About this exercise: Could you write out, exactly as they stand, only the lines in the listing below from the line with "Johnny By The Fence Weekender Tote Bag" to the line with "Arces Noosa - Acres Garden Centre", both ends included, without the pictures?

The data:
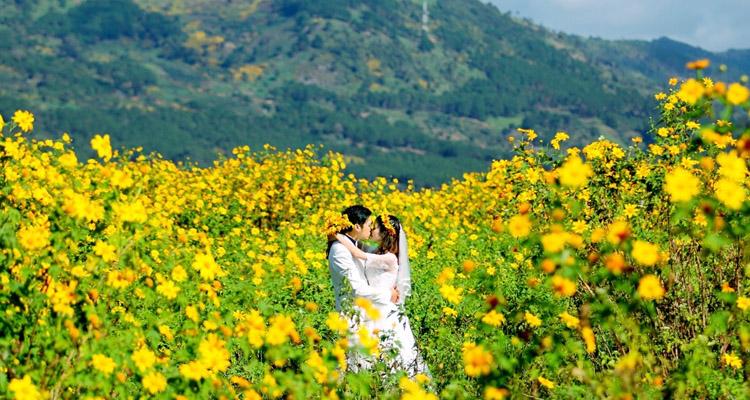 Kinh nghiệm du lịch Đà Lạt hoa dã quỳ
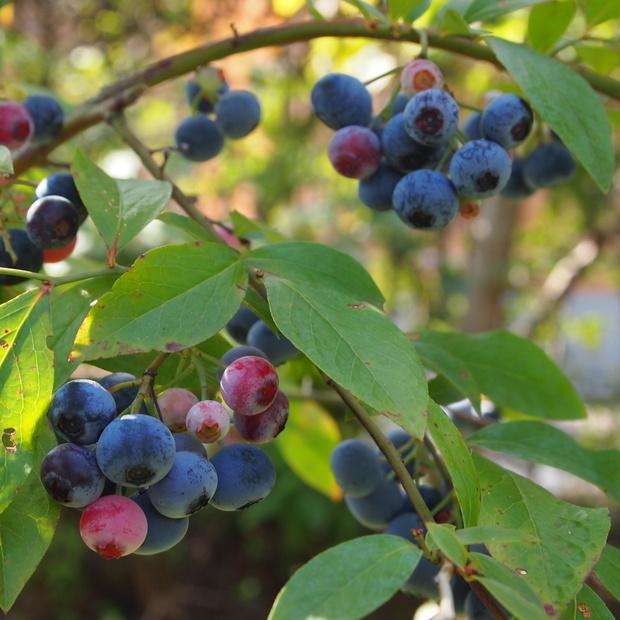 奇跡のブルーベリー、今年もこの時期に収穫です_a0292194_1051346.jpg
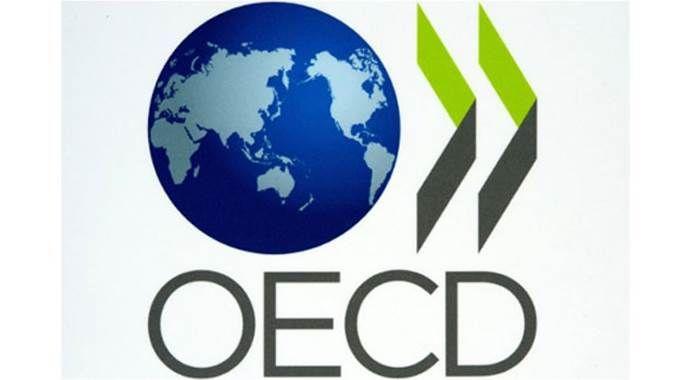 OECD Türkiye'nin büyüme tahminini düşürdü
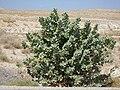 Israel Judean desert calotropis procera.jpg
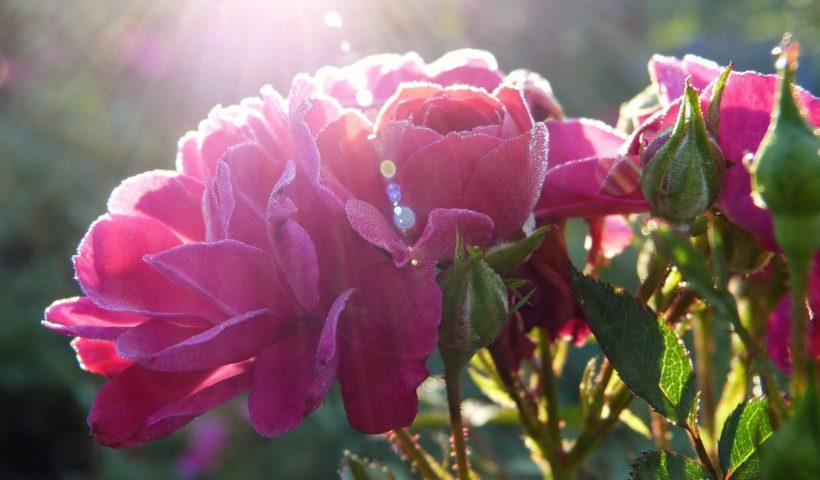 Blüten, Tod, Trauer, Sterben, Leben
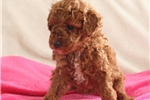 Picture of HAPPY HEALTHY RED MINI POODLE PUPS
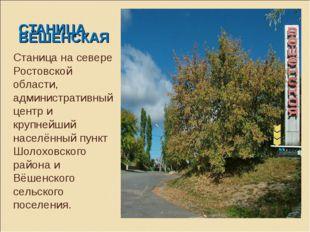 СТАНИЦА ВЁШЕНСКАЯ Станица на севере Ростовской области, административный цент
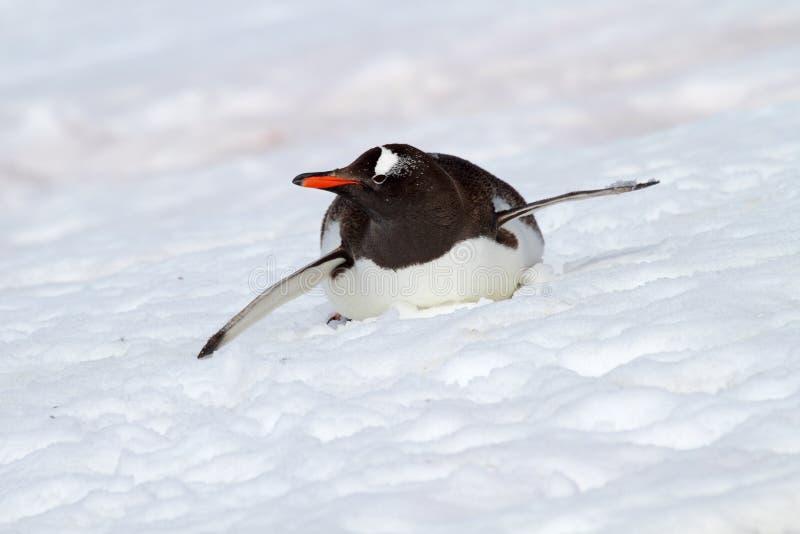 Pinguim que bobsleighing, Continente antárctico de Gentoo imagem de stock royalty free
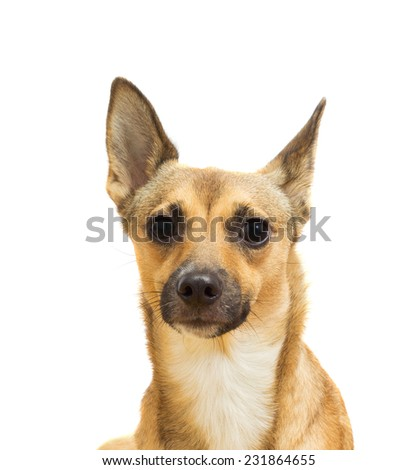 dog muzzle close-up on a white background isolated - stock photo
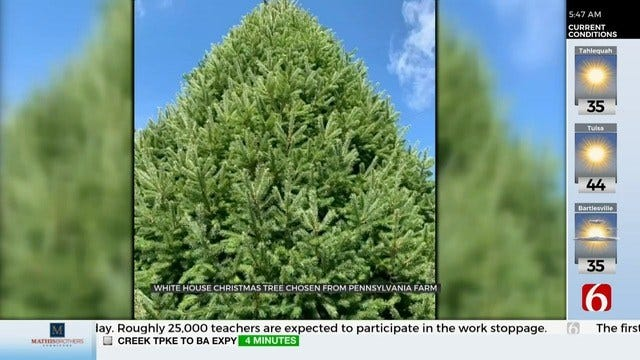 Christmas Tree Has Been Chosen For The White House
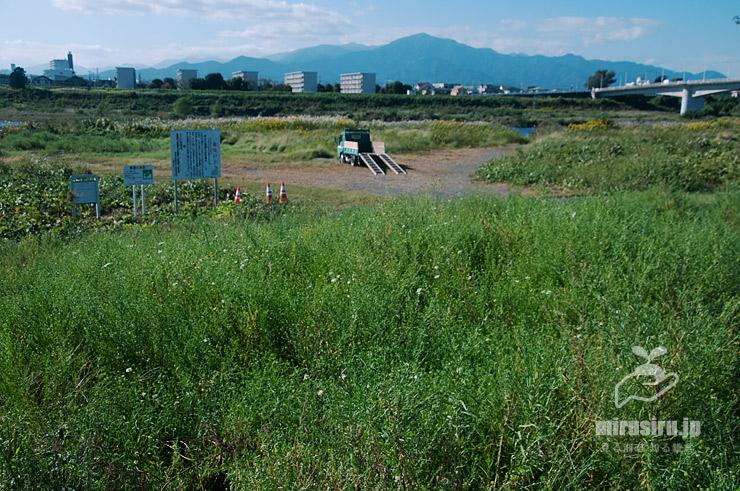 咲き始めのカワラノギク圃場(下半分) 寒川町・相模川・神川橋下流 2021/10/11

--

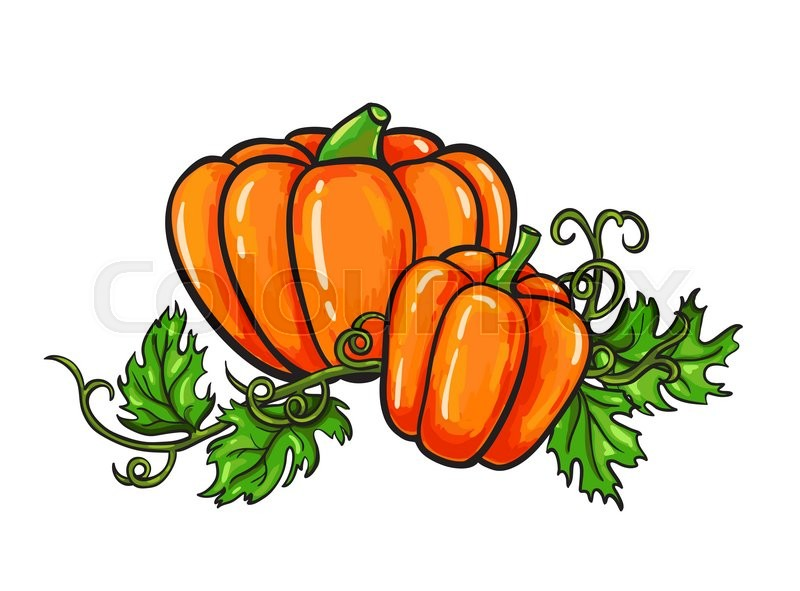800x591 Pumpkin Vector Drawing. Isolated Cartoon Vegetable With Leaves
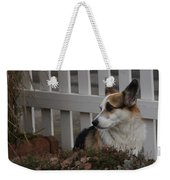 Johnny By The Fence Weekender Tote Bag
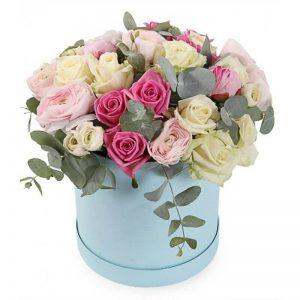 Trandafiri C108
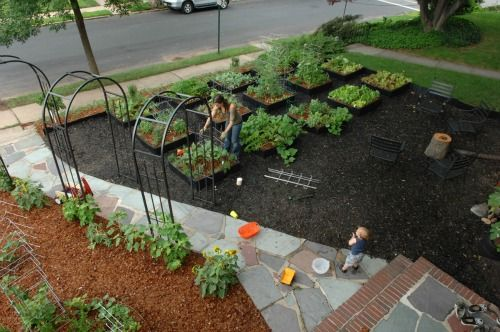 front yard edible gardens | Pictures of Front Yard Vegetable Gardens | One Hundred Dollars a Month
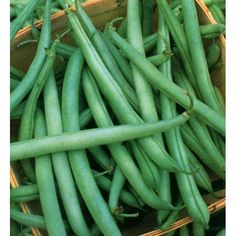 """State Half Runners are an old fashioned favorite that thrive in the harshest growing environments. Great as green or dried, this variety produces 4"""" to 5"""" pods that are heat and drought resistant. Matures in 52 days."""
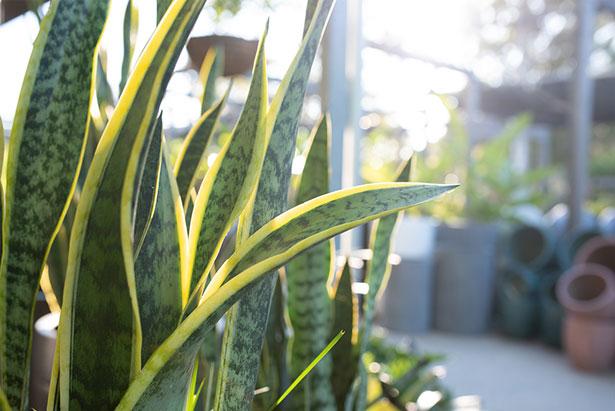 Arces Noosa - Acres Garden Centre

==

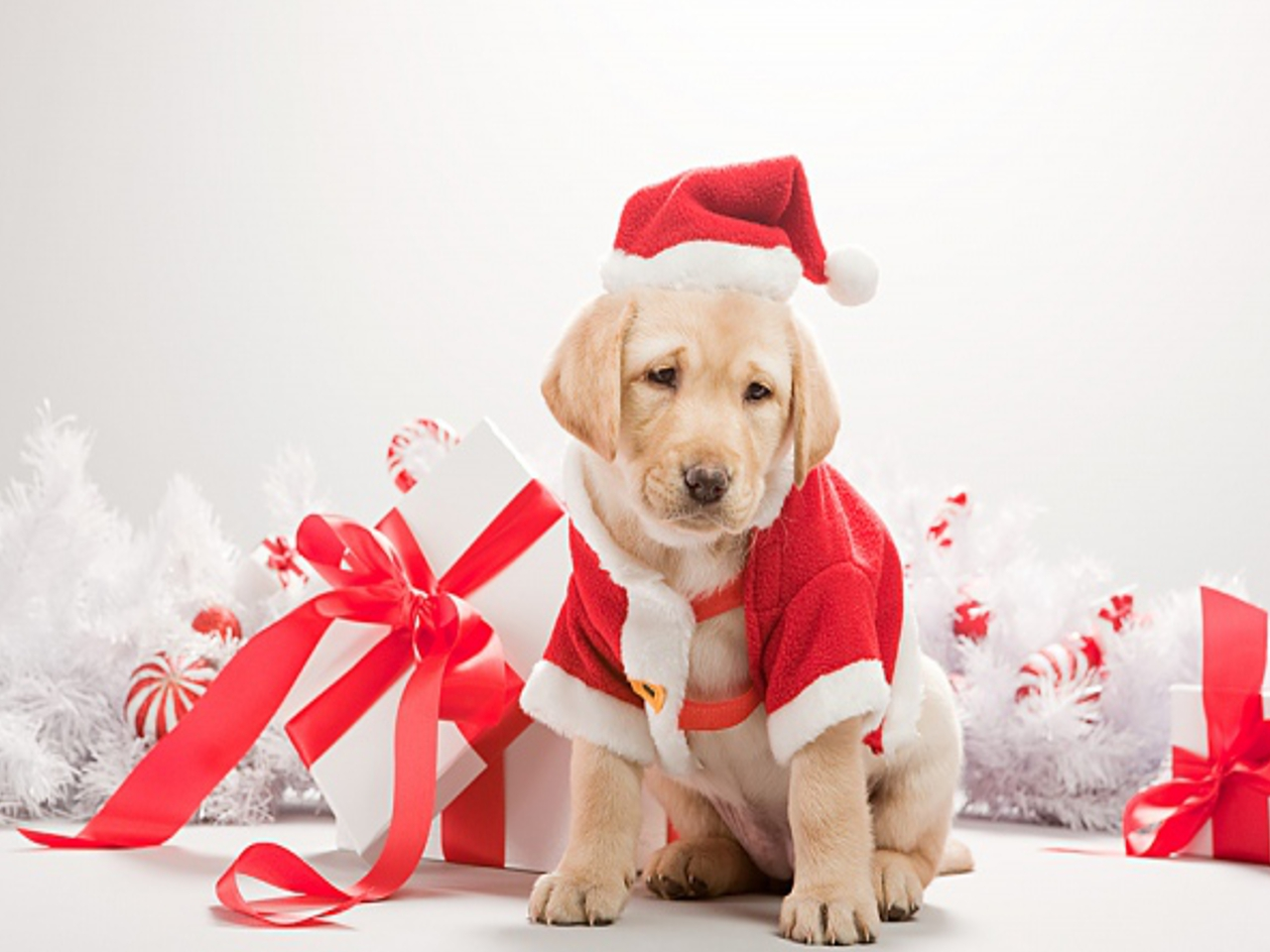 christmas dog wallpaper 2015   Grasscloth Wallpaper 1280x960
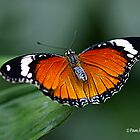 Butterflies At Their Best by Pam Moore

Exercise response:
 Johnny By The Fence Weekender Tote Bag
 Trandafiri C108
 front yard edible gardens | Pictures of Front Yard Vegetable Gardens | One Hundred Dollars a Month
 """State Half Runners are an old fashioned favorite that thrive in the harshest growing environments. Great as green or dried, this variety produces 4"""" to 5"""" pods that are heat and drought resistant. Matures in 52 days."""
 Arces Noosa - Acres Garden Centre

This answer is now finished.